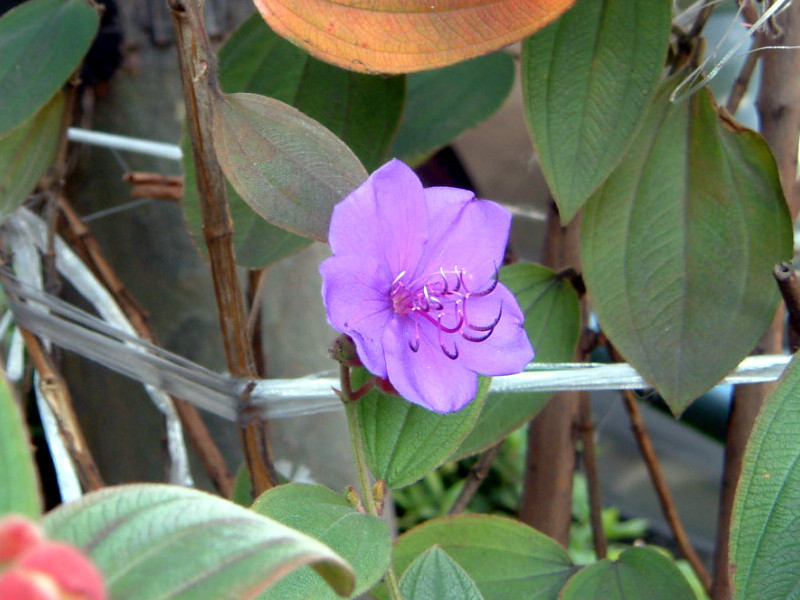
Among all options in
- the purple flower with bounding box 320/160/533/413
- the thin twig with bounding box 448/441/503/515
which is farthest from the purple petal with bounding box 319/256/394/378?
the thin twig with bounding box 448/441/503/515

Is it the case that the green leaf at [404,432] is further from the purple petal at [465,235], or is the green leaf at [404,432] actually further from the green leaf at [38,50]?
the green leaf at [38,50]

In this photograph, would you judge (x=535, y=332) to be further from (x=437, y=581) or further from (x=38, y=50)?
(x=38, y=50)

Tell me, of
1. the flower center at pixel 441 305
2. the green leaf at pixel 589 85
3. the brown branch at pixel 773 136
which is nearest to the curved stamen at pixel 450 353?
the flower center at pixel 441 305

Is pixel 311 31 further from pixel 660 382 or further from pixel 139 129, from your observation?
pixel 139 129

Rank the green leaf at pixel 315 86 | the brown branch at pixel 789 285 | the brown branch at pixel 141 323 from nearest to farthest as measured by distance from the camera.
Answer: the brown branch at pixel 789 285
the green leaf at pixel 315 86
the brown branch at pixel 141 323

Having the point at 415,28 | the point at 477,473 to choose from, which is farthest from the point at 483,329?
the point at 477,473

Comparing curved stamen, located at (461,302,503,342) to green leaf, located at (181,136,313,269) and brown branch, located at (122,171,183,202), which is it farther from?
brown branch, located at (122,171,183,202)
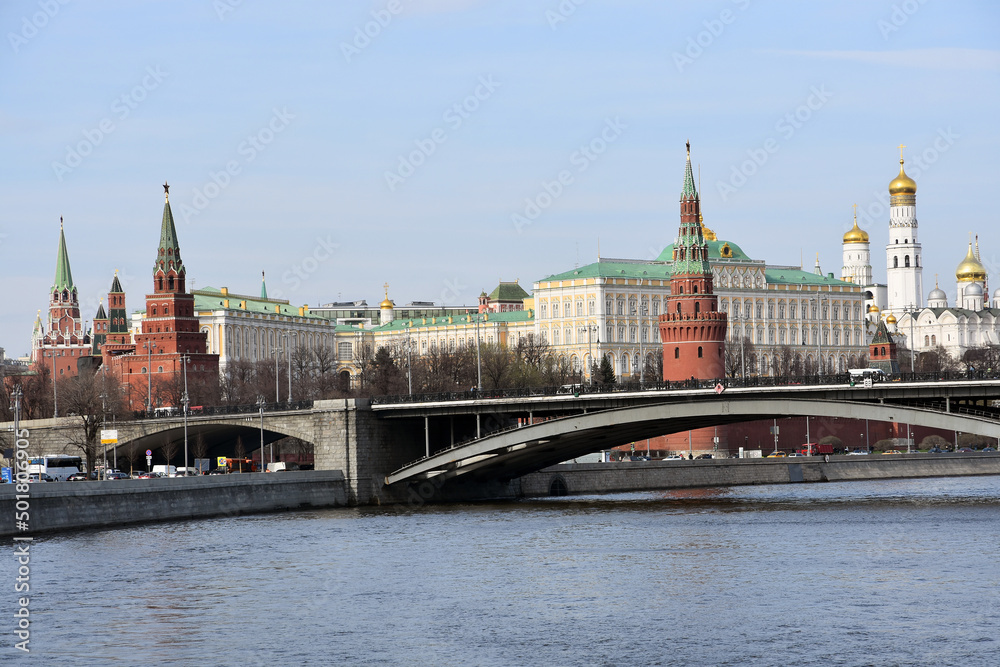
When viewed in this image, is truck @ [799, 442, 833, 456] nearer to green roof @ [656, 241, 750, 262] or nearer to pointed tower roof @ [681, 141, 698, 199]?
pointed tower roof @ [681, 141, 698, 199]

+ + + + +

TASK TO CARRY OUT:
Revise the items above, changing each "further from" to "farther from" and keeping everything else the same. Leave the pictures out of your answer.

THE OUTPUT:
Among all options in
- the purple flower with bounding box 320/160/533/413
- the thin twig with bounding box 448/441/503/515
which is farthest from the purple petal with bounding box 319/256/394/378?
the thin twig with bounding box 448/441/503/515

Is it the case that the green leaf at [404,432] is farther from the purple petal at [465,235], or is the green leaf at [404,432] actually farther from the green leaf at [38,50]?
the green leaf at [38,50]

In this photograph, would you judge (x=535, y=332) to be farther from (x=437, y=581) or farther from (x=38, y=50)?
(x=38, y=50)

Tell me, of
1. the flower center at pixel 441 305
2. the green leaf at pixel 589 85
3. the brown branch at pixel 773 136
which is nearest to the curved stamen at pixel 450 353?
the flower center at pixel 441 305

Is pixel 311 31 farther from pixel 660 382 or farther from pixel 139 129, from your observation?
pixel 139 129

Rank the green leaf at pixel 315 86 | the brown branch at pixel 789 285 | the brown branch at pixel 141 323 from nearest to farthest as measured by distance from the camera.
Answer: the brown branch at pixel 789 285
the green leaf at pixel 315 86
the brown branch at pixel 141 323

Having the point at 415,28 | the point at 477,473 to choose from, which is farthest from the point at 483,329?
the point at 477,473

Comparing curved stamen, located at (461,302,503,342) to green leaf, located at (181,136,313,269) and brown branch, located at (122,171,183,202), which is it farther from?
brown branch, located at (122,171,183,202)
When viewed in this image, is truck @ [799, 442, 833, 456] nearer to green roof @ [656, 241, 750, 262] or nearer to pointed tower roof @ [681, 141, 698, 199]?
pointed tower roof @ [681, 141, 698, 199]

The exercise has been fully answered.